The other approach, adopted by US start-up Cognosci and by Cambridge-based Epsilon-3 Bio (where DrugBaron is a member of the senior management team), is to mimic apoE signaling (or at least the part of apoE signaling that promotes cell debris clearance).
The challenge here is that the receptors and signaling pathway responsible for linking apoE to cell debris clearance are still poorly understood, precluding molecular screens. But peptides derived from the apoE sequence and small molecules identified through functional screening both offer hope of recapitulating the beneficial properties of apoE.
A third strategy, pioneered by Prof Mahley and his colleagues at the Gladstone Institute in San Francisco, and also by the Cambridge team behind Epsilon-3 Bio, is to convert the “risk” variant of apoE (apoE4) back to wild-type, using small molecule “structure converters”. These are compounds that bind to apoE in such a way as to induce a switch in conformation from the apoE4 conformation to the apoE3 conformation.
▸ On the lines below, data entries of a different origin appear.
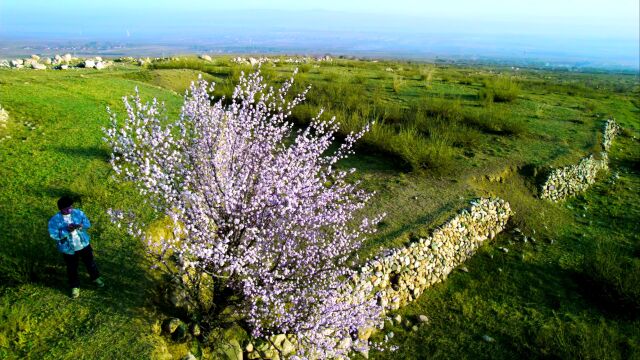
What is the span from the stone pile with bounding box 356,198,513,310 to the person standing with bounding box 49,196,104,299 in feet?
12.6

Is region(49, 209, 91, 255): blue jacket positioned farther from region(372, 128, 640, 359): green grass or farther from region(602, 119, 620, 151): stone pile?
region(602, 119, 620, 151): stone pile

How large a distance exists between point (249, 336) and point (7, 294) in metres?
2.89

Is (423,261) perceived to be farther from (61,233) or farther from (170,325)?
(61,233)

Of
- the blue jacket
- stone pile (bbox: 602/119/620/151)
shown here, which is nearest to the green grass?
the blue jacket

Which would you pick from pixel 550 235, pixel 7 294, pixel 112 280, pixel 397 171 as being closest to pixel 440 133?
pixel 397 171

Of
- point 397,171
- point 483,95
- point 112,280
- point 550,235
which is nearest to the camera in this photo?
point 112,280

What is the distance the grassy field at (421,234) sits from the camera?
187 inches

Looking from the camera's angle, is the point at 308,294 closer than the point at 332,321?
No

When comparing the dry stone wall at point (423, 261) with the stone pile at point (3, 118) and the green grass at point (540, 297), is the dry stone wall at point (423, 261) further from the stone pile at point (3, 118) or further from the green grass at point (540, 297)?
the stone pile at point (3, 118)

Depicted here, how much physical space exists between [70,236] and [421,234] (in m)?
5.87

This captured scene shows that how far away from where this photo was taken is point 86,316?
4.61 metres

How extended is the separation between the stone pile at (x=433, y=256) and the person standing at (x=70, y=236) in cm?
384

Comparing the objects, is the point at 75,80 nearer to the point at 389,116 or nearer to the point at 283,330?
the point at 389,116

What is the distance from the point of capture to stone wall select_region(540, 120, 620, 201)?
36.6ft
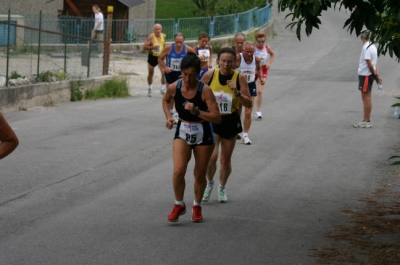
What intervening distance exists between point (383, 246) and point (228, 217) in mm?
1868

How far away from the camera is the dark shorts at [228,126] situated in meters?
10.2

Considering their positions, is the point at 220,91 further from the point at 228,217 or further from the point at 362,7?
the point at 362,7

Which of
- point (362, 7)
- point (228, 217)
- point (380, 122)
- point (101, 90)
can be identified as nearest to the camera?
point (362, 7)

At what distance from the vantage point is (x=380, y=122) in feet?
63.3

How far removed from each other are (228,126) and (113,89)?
12839 millimetres

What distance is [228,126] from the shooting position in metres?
10.2

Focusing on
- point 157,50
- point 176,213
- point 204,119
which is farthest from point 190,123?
point 157,50

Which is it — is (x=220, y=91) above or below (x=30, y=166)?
above

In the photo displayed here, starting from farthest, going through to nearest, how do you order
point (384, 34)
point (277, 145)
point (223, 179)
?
point (277, 145), point (223, 179), point (384, 34)

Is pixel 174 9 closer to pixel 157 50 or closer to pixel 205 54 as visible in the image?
pixel 157 50

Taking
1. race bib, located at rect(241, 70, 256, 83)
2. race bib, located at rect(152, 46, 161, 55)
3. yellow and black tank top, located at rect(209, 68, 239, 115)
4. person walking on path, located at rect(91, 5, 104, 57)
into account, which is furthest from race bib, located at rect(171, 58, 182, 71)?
yellow and black tank top, located at rect(209, 68, 239, 115)

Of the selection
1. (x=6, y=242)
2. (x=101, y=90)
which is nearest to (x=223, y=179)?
(x=6, y=242)

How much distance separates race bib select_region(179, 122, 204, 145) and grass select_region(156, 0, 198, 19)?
36255 mm

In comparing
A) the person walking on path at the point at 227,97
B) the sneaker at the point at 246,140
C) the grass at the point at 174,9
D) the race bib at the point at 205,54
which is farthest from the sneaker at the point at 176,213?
the grass at the point at 174,9
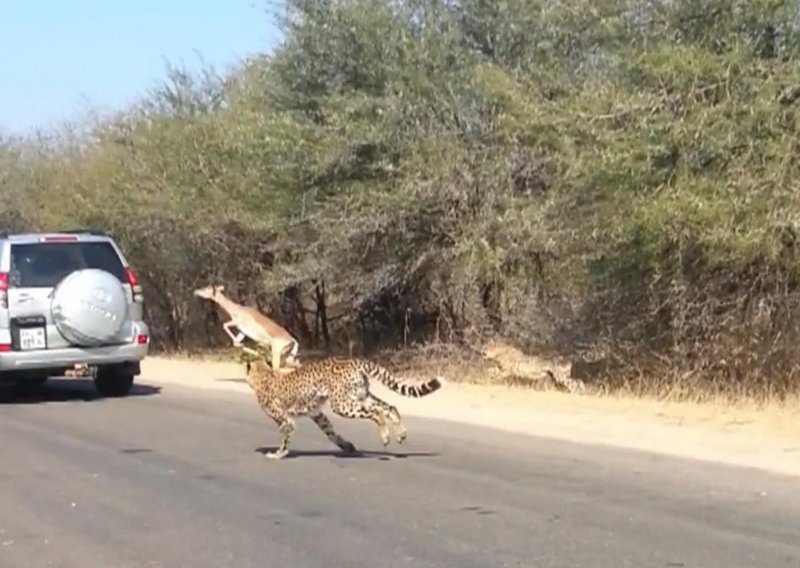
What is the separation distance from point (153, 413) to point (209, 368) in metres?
8.35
With luck, such molecules might even be able to improve the function of the wild-type variant (in the way apoE2 does).
Each of these lead compounds is a candidate for the title “Elixir of Life”, offering extended lifespan, freedom from a slew of chronic inflammatory and degenerative diseases, and all the gain from exercise with none of the pain. Small wonder there has been a rush to found new companies to exploit this science. And with impressive results like the bexarotene paper and the phenome-wide association study linking apoE and depression reaching the scientific literature, providing ever stronger validation for the pathway, new entrants, big and small, are likely to throw their hats into the ring as well.
The prize may be very large indeed, for public health and for investors. The last company to hold out the promise of an “Elixir of Life”, Sirtris, was sold to GSK for $720million up-front in 2008. And although their lead compound, resveratrol, was discontinued due to side-effects, sirtuins remain a promising therapeutic target. But compounds that mimic the effect of apoE on cell debris clearance may be bigger yet. It’s a bold prediction, but DrugBaron envisages an impact on global health for the best apoE mimetics that matches or exceeds that of antibiotics and statins. You would expect nothing less from a tiny pill that packs in all the goodness of a daily exercise routine while you sit on the couch reading the latest from DrugBaron.